When the CSPM was working, the ultrasound sensor was activated by a pulser-receiver with a peak voltage of 200 V, using the transmit/receive mode. The pulse repetition frequency was set at 1000 Hz. The echo signal was received by an oscilloscope with a sampling frequency of 312.5 MHz. Signal analysis based on the ultrasound flight time allows for the calculation of propagation distance by multiplying the ultrasound speed in the medium, which is assumed to be constant in human tissue. Subsequently, the diameter of the target artery is calculated. Additionally, the signal from the PWF sensor is captured using a data acquisition card, with the sampling frequency configured at 315 kHz.

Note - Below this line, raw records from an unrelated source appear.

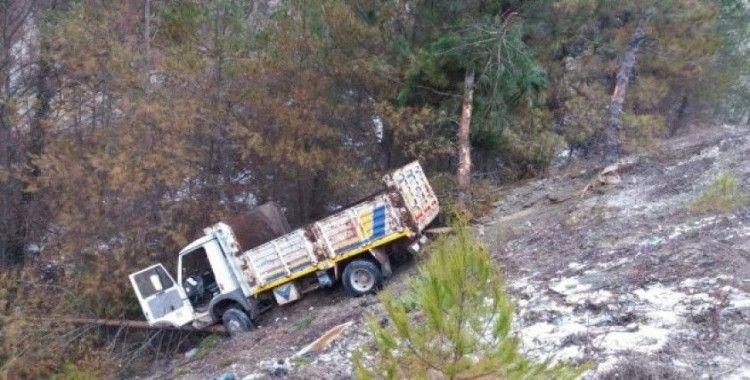Şarampole yuvarlanan kamyonette 4 kişi yaralandı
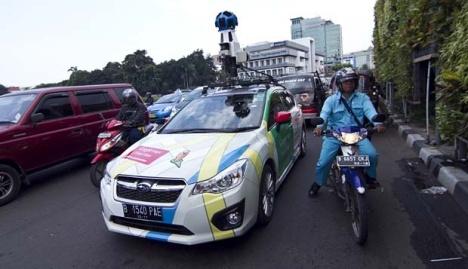 Mobil Google Street View di Tugu Tani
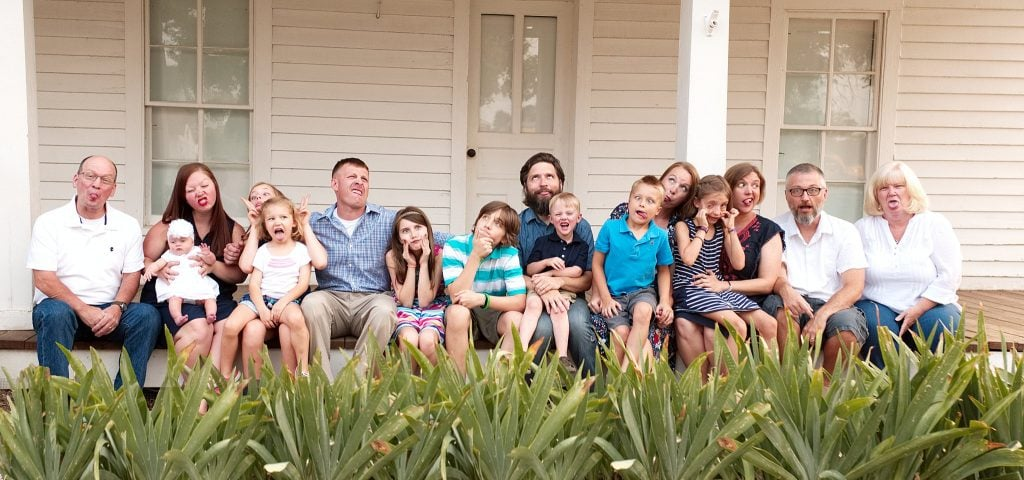 Extended Family, Holiday Photo, Silly faces, child and family photographer,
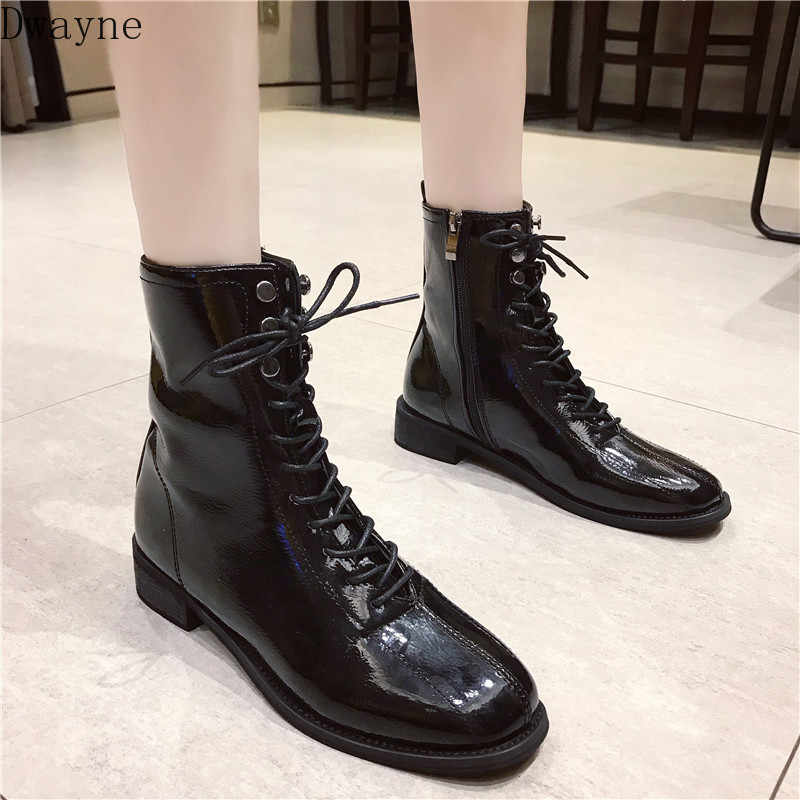 Square head retro Martin boots female British wind 2019 autumn and winter new wild short tube thick with locomotive short boots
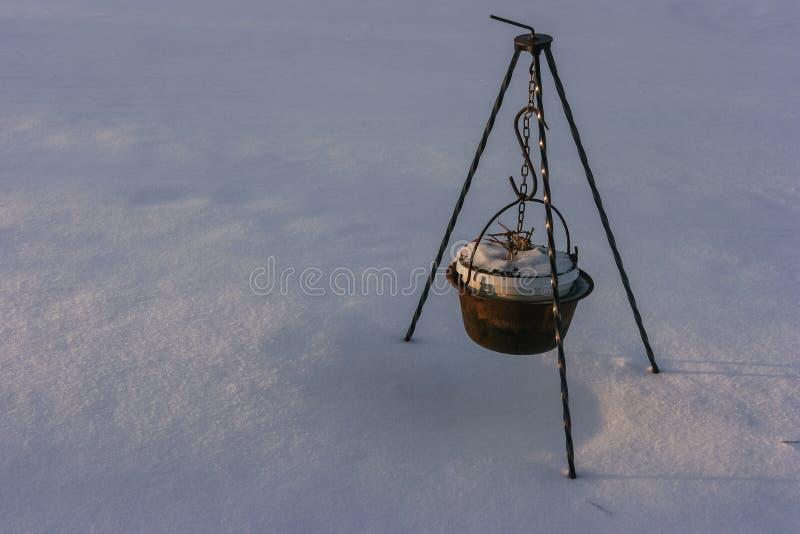 金属化汤锅炉垂悬的伪造的脚 库存图片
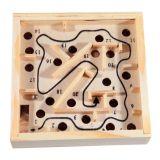 Klassisk Labyrint i trä fick modell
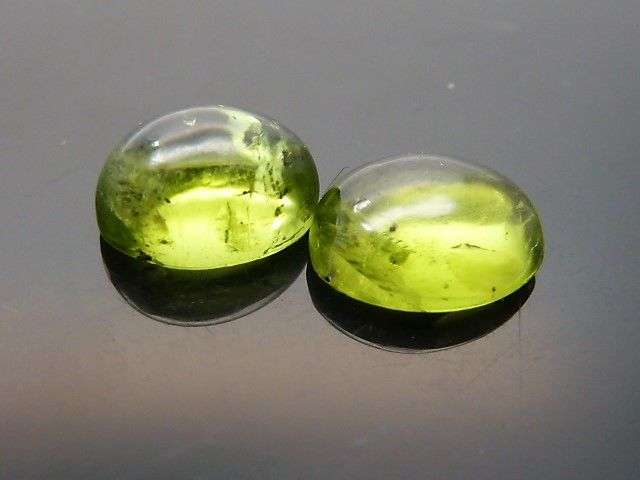 2 peridots - 5.64 ct **No reserve price**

This setting is crucial to differentiate between the two pulse waves effectively and uphold the measurement accuracy of the local PWV. Finally, the CSPM is calibrated by the BP data measured by the commercial sphygmomanometer according to the developed BP estimation model in Supplementary Notes 4 and 5.

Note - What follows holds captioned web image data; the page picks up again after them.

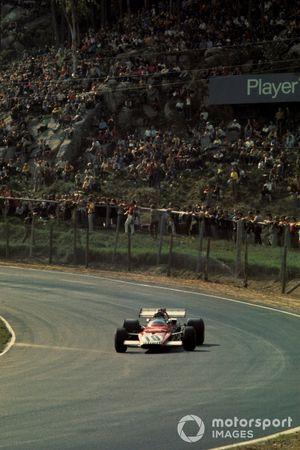 Yarış galibi Jacky Ickx, Ferrari 312B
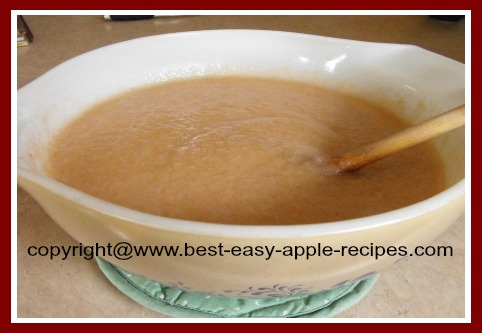 How to Make Applesauce Using an Applesauce Maker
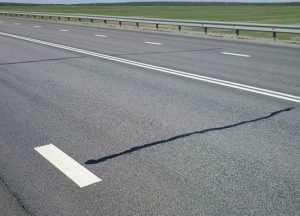 Трещины на отремонтированном брянском шоссе не смутили «Автодор»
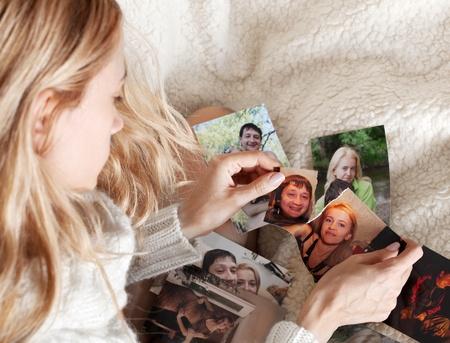 Mujer triste, rompiendo una foto de familia Foto de archivo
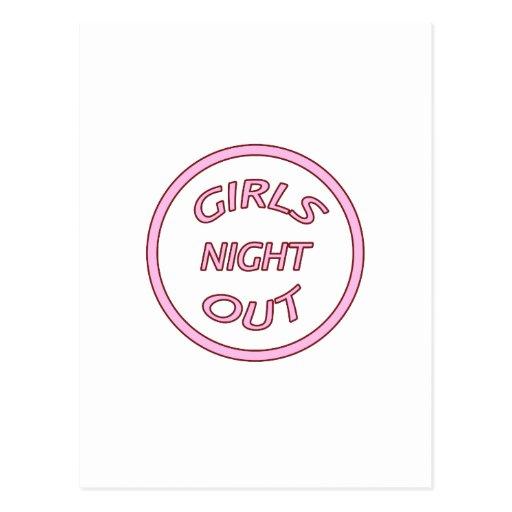 Noche de los chicas hacia fuera postales
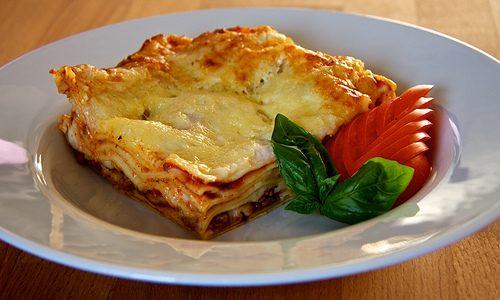 Lasagne med tzatziki og rødbedesalat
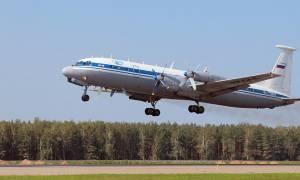 Συντριβή αεροπλάνου με 39 επιβαίνοντες στη Ρωσία - Κόπηκε στα τρία (video+photos)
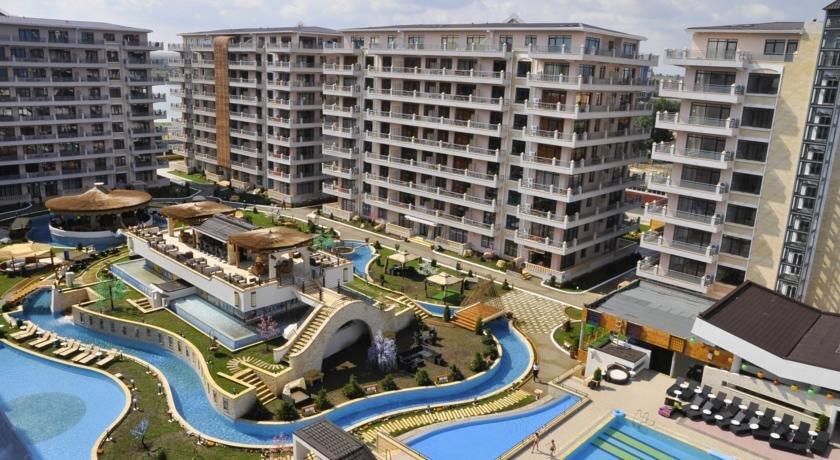 Hotel Phoenicia Holiday - Corpurile Superioare
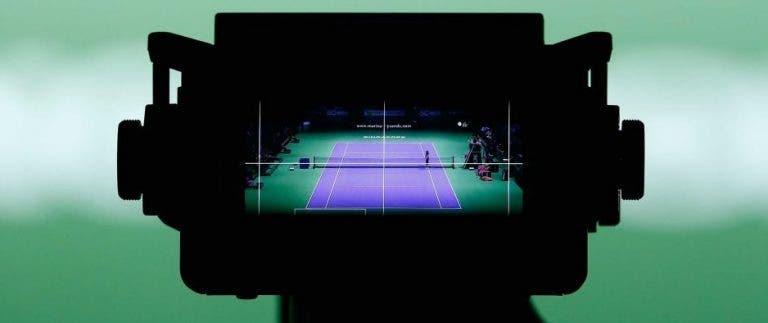 Quem disse que o circuito WTA tem falta de espectadores?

Validation of BP recording across different individuals

During the validation of BP recording across different individuals, 45 subjects of different genders and ages participated in the experiment. In the discrete BP test, the subjects were required to remain in a sitting position, and the cuff of a commercial sphygmomanometer (HEM-FL31, OMRON) was wrapped around the left upper arm. In the continuous BP test, a continuous BP system (MP160, BIOPAC) was used instead of the commercial sphygmomanometer, and the BP acquisition frequency of BIOPAC was set to 2000 Hz. While measuring BP with the commercial device, the CSPM was worn on the wrist on the same side, and the measured data were converted into BP values according to the calibration results. For the 45 subjects wearing the CSPM, the positioning was completed independently by 3 operators, each of whom had undergone basic training.To maintain the consistency of the test, all BP measurements were tested 2–3 h after eating. During measurement, subjects were instructed to sit and rest for 10 min before the test to avoid BP fluctuations caused by exercise. There was almost no arm movement during the experimental test to avoid obvious motion artifacts, and the wrist was placed in front of the heart and at a consistent height. Each experiment lasted about 30 min.

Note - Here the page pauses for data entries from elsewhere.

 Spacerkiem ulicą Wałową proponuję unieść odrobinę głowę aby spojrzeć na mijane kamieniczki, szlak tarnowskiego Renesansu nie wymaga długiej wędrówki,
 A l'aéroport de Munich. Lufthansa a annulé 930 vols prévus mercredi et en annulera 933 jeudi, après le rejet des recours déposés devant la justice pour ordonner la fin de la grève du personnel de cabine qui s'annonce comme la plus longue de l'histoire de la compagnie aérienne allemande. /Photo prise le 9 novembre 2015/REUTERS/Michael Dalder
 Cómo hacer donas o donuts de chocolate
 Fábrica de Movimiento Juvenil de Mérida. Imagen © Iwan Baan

Validation of BP recording over an extended period

The long-term accuracy of the calibrated CSPM was evaluated in two healthy subjects. BP measurements from the calibrated CSPM and commercial sphygmomanometer (HEM-FL31, OMRON) were tracked for 7 days during daily measurements. The average differences in SBP and DBP measurements from our device and sphygmomanometer were calculated for each measurement day. To maintain the consistency of the tests, all BP measurements were taken 2–3 h after eating. Both subjects engaged in daily activities, including exercise (weight lifting), sitting, and running. Before the test, one subject randomly performed daily activities (Day 1, weight lifting 10 min; Day 2–5, sitting 10 min; Day 6, running 10 min; Day 7, sitting 10 min), while the other subject remained seated for 10 min before each test. There was little arm movement during the experimental test to avoid obvious motion artifacts, and the wrist was placed in front of the heart and at a consistent height. Each experiment lasted ~30 min.

Ethics

Every experiment involving animals, human participants, or clinical samples has been carried out following a protocol approved by an ethical commission. Each participant gave informed written consent.

Reporting summary

Further information on research design is available in the Nature Portfolio Reporting Summary linked to this article.